Aside from using an FX7 when I first started out, my only experience of larger video cameras comes from the AF101A, and its hardly an experience that's endeared me to video cameras over DSLRs. Despite the larger size and more buttons to play with, it feels arguably less functional than my GH4. No touch screen for focus, a toggle switch to choose between 3 custom ISO settings, as opposed to 1 button on a GH4 that opens up a full range and only 3 custom white balance settings, compared to the GH4 with multiple presets, 3 custom presets, Kelvin settings; all of which can be adjusted for colour manually. Limited to AVCHD too, which I'm not a fan of.

Of course audio control is where the AF101a does score, but this is also tempered by an incident on a shoot where the battery died despite the camera suggesting I had 40 mins remaining. Had I patched my wireless mic into my Zoom recorder, this loss of image wouldn't have affected my audio too.

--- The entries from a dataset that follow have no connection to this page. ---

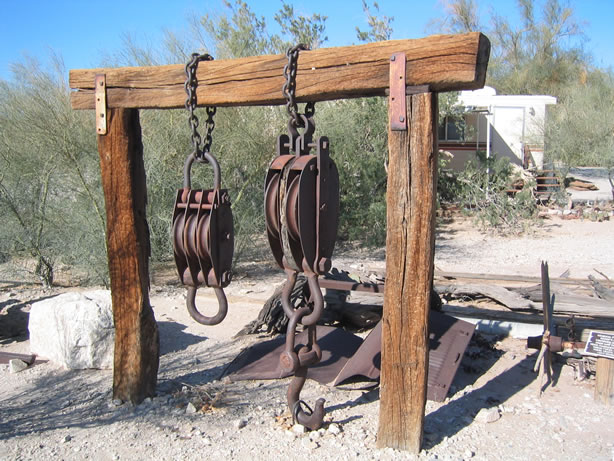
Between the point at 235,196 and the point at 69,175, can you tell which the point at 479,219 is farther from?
the point at 69,175

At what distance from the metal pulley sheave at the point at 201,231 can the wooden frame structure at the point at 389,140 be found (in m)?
0.27

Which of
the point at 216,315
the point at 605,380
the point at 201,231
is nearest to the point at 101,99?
the point at 201,231

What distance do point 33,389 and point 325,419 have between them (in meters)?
2.16

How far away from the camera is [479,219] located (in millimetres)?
11906

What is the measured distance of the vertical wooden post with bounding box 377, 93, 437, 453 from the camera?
2.70m

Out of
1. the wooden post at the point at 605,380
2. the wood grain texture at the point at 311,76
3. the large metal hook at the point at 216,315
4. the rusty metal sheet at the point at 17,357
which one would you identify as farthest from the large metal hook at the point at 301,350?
the rusty metal sheet at the point at 17,357

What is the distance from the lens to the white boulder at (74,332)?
4410mm

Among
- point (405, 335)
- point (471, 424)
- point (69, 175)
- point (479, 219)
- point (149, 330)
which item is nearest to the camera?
point (405, 335)

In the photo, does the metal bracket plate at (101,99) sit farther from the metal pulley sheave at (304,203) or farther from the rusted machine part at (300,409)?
the rusted machine part at (300,409)

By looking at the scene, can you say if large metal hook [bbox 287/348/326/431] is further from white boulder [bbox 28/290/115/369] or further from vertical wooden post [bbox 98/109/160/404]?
white boulder [bbox 28/290/115/369]

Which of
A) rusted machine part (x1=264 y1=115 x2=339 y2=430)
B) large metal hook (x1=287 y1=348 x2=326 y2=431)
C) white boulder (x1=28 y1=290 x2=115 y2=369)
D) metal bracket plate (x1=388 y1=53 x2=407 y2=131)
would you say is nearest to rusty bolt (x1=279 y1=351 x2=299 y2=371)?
rusted machine part (x1=264 y1=115 x2=339 y2=430)

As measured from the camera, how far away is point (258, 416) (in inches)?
138

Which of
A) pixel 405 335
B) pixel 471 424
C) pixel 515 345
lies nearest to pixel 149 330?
pixel 405 335

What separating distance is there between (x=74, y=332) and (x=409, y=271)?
2.83 m
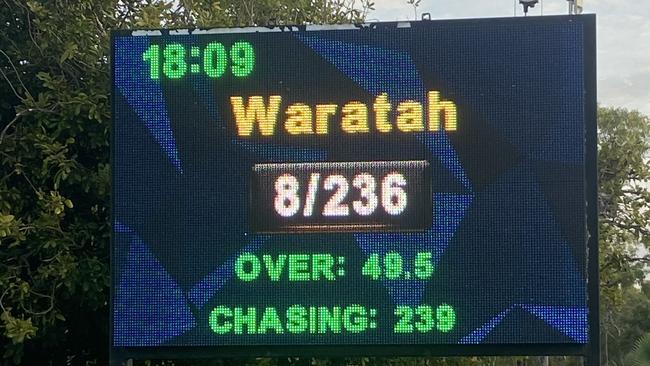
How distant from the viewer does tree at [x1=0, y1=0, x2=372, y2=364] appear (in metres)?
6.38

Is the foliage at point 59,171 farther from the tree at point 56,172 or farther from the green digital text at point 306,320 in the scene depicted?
the green digital text at point 306,320

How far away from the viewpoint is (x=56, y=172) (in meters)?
6.59

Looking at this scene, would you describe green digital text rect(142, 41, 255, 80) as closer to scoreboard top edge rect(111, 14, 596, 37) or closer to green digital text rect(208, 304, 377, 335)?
scoreboard top edge rect(111, 14, 596, 37)

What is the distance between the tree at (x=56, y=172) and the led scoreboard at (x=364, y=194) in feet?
5.22

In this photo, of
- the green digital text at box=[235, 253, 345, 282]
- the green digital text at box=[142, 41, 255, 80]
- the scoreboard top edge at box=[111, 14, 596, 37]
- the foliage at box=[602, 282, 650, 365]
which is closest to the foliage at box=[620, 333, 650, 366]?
the scoreboard top edge at box=[111, 14, 596, 37]

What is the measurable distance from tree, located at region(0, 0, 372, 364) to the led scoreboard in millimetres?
1590

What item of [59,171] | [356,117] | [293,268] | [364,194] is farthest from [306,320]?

That said, if any camera is tempting me back to larger video cameras, its the DVX200; not a camera without its faults, but for non Wedding work and even some aspects of Wedding work, it could be very useful. Might wait for the price to drop a bit. I also looked at the Sony X70 when visiting the BVE earlier in the year. Its smaller and cheaper than the DVX200. Not sure how good the low light is, given its a 1" sensor as opposed to the DVX200's micro 4/3s.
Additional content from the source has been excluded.